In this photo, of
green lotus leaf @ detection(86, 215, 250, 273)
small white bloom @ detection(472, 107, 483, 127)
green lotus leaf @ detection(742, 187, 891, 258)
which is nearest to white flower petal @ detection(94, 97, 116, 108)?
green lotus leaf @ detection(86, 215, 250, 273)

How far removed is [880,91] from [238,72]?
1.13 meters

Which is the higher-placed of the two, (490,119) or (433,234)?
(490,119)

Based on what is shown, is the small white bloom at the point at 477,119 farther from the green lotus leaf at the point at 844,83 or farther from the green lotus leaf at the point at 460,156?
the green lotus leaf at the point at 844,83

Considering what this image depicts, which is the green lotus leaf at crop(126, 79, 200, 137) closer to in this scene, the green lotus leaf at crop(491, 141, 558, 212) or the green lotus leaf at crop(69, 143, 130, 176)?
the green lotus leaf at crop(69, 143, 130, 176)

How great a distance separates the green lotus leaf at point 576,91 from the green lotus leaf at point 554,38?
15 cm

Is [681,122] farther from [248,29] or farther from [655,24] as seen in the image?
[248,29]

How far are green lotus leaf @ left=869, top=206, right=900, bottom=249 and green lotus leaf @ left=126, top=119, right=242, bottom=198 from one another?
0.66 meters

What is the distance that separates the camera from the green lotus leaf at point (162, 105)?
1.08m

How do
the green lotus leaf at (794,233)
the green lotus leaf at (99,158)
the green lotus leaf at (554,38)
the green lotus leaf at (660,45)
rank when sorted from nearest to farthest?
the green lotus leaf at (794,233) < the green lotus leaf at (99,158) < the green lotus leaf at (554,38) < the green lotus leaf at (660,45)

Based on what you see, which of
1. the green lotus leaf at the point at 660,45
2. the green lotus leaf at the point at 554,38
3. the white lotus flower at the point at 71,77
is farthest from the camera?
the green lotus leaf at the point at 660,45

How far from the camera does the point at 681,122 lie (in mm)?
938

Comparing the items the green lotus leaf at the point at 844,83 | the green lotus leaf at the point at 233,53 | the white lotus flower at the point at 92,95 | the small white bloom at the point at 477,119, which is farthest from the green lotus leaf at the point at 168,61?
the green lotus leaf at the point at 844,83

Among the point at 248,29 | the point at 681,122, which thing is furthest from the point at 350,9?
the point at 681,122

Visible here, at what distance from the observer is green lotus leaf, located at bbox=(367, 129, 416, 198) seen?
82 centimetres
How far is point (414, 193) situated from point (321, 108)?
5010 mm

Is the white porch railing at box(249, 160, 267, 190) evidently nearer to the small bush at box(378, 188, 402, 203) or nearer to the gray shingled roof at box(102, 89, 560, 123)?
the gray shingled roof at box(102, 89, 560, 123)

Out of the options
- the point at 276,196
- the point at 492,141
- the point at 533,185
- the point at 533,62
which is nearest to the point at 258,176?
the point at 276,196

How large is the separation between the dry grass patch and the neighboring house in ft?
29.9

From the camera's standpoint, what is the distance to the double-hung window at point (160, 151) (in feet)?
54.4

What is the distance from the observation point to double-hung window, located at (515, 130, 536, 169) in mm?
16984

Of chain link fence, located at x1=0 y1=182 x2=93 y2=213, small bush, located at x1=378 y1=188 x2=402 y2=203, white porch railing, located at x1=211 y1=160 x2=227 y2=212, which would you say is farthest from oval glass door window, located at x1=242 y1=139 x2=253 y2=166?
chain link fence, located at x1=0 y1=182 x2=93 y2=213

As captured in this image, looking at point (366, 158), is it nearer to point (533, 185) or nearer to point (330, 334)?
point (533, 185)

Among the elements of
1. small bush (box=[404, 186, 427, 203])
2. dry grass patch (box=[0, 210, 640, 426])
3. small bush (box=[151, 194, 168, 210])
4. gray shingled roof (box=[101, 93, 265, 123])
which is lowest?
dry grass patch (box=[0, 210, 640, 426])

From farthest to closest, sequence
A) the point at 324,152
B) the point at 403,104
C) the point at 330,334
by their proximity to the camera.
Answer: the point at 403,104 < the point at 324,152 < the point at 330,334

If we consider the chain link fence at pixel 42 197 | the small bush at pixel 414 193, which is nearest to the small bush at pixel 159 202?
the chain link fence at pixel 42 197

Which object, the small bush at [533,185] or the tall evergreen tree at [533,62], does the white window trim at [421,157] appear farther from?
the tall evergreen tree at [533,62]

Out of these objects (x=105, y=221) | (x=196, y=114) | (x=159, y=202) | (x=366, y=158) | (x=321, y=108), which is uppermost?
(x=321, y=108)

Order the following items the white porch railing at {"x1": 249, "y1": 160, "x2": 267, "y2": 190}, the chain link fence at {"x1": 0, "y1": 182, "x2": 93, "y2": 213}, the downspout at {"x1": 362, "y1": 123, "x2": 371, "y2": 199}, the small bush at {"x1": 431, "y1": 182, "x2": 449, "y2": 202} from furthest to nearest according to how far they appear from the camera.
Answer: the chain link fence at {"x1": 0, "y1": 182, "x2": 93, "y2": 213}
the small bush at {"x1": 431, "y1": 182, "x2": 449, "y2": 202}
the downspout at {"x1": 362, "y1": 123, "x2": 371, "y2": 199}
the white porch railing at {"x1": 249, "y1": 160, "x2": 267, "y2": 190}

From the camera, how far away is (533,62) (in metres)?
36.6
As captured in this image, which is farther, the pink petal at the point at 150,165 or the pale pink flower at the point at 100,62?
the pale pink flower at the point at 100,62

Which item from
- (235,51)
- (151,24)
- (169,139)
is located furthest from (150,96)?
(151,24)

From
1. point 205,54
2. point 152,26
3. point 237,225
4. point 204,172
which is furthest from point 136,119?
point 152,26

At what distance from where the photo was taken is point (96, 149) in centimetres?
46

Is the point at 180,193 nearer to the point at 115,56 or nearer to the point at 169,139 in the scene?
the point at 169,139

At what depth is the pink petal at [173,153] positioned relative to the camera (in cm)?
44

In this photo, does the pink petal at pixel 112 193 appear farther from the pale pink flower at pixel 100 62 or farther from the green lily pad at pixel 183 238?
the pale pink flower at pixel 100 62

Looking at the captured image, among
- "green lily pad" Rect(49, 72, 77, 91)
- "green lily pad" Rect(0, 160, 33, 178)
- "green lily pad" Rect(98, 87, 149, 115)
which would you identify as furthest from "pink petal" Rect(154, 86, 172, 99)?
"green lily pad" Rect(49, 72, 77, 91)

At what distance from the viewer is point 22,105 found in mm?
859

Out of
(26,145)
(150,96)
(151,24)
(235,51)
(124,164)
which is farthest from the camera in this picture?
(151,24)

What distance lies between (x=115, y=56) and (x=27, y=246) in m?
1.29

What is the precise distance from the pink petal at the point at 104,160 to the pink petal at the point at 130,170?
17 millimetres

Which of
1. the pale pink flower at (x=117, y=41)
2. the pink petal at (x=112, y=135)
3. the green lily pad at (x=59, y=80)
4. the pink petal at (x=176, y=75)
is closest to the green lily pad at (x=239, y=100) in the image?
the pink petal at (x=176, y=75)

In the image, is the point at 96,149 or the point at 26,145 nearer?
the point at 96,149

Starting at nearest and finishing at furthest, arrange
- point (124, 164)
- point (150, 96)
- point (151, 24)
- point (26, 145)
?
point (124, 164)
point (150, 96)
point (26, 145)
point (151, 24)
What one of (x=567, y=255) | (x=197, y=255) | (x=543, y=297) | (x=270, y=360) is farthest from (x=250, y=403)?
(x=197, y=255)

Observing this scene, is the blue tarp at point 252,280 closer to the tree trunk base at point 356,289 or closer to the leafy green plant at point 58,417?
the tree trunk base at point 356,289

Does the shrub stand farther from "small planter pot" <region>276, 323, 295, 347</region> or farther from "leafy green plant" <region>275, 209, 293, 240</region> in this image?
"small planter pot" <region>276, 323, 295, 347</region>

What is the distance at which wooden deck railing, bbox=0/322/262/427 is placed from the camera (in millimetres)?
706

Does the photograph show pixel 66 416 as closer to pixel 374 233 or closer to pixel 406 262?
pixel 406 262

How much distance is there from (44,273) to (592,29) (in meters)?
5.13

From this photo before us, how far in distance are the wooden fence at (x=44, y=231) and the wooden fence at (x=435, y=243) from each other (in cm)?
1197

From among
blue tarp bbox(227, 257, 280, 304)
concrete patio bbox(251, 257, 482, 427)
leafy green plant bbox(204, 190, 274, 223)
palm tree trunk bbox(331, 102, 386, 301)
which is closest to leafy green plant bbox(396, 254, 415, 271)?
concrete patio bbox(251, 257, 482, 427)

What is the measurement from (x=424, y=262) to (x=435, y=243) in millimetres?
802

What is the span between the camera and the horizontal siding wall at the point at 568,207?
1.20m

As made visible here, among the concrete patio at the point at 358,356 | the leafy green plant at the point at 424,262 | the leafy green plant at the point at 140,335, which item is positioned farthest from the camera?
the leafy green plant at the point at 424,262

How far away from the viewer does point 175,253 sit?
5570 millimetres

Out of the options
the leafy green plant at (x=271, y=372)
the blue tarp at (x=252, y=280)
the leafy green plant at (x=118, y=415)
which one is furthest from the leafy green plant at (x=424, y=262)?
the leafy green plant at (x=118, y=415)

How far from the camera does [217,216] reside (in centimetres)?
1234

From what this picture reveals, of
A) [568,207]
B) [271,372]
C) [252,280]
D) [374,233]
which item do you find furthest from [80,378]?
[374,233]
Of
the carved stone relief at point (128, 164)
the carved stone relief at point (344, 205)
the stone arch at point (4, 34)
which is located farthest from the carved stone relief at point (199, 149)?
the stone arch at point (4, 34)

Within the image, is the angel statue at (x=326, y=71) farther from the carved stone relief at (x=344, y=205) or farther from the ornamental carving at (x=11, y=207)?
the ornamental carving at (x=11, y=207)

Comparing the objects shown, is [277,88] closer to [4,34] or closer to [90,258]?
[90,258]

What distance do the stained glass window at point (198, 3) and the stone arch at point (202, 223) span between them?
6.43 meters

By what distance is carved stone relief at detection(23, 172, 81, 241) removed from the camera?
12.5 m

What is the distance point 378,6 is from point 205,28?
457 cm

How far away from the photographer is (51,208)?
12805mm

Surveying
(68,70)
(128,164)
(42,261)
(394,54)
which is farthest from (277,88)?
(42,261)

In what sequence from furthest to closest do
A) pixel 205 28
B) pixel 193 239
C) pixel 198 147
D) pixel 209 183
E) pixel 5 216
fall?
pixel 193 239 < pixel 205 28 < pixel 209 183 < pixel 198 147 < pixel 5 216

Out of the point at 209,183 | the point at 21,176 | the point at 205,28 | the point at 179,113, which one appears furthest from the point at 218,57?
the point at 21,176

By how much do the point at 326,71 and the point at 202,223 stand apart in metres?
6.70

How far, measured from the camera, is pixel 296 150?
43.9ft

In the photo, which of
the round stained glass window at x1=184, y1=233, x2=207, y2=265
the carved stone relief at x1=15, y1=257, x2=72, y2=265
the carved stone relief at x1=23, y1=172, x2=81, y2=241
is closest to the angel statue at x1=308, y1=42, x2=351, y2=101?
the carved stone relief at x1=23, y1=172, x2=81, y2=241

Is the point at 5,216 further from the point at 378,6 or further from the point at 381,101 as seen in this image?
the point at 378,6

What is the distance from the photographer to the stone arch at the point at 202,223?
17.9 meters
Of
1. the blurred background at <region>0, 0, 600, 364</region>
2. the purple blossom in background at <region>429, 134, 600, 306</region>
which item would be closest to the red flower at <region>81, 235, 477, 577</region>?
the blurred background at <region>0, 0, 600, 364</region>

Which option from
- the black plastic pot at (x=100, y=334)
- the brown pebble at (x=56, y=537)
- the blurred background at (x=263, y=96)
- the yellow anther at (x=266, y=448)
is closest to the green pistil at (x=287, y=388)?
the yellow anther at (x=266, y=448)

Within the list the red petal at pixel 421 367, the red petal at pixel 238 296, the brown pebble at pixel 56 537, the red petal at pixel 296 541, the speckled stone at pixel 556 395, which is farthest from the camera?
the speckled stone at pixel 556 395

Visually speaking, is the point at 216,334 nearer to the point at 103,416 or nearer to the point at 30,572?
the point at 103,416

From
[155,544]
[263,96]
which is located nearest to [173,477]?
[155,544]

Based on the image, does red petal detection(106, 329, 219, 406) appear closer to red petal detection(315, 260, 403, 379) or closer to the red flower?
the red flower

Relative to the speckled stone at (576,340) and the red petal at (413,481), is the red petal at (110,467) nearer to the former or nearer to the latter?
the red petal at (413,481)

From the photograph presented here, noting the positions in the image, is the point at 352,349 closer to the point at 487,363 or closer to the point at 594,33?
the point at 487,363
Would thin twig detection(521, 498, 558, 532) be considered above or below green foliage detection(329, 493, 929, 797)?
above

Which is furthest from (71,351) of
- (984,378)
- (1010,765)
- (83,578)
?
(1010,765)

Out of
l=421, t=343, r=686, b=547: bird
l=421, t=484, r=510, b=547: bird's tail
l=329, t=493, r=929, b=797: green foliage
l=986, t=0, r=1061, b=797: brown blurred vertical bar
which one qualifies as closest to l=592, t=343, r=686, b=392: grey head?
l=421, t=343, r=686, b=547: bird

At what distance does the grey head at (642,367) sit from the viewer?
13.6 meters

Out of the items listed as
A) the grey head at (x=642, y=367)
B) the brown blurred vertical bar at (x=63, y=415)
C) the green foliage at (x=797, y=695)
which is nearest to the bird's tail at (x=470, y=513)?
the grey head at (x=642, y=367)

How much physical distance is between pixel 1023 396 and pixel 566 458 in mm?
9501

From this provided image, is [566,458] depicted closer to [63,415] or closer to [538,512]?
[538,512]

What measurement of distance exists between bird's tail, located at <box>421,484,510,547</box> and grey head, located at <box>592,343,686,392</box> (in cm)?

The task:
Reproduce the records word for word. Begin at the line that contains "How much physical" and continue through the last line of the records.

Finished task:
How much physical distance is between pixel 1023 396 and pixel 566 458 in mm?
9501

From this provided image, is [566,458] depicted closer to [63,415] or closer to [538,512]?
[538,512]

What measurement of distance exists between bird's tail, located at <box>421,484,510,547</box> and grey head, located at <box>592,343,686,392</box> (in cm)?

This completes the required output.